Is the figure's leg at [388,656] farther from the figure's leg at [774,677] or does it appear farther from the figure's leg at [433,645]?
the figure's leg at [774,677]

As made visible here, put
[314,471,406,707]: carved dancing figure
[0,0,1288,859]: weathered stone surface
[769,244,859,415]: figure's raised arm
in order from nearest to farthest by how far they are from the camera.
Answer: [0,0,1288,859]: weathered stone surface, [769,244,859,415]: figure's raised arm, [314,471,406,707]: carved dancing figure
○ ○ ○
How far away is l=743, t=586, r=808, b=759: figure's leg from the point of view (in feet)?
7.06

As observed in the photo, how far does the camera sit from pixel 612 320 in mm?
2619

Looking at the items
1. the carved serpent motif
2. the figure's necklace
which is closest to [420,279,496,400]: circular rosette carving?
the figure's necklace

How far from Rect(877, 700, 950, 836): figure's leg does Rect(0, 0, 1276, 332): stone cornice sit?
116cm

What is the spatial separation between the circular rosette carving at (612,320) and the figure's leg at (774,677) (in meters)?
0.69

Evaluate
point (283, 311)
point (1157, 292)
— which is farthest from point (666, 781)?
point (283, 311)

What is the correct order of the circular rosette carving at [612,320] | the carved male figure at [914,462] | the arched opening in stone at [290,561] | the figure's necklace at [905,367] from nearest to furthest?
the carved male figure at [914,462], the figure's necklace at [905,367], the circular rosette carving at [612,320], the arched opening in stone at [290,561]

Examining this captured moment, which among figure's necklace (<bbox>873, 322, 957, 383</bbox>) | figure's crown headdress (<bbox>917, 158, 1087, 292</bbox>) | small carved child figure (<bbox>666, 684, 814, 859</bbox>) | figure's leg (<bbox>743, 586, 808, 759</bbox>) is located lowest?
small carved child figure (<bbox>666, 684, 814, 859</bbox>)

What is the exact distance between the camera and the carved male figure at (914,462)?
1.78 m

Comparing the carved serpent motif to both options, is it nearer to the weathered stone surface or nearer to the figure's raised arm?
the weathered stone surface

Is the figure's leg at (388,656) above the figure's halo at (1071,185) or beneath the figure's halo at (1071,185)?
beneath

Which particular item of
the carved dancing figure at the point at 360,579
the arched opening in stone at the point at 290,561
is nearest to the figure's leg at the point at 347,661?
○ ○ ○
# [Task brief]
Show every line of the material above that contains the word "nearest", matching case exactly.

# [Response below]
in order from nearest to farthest by how far they are from the camera.
What is the correct order of the circular rosette carving at [612,320] | the carved male figure at [914,462] | the arched opening in stone at [290,561] | the figure's necklace at [905,367] from nearest to furthest?
is nearest to the figure's leg at the point at 347,661?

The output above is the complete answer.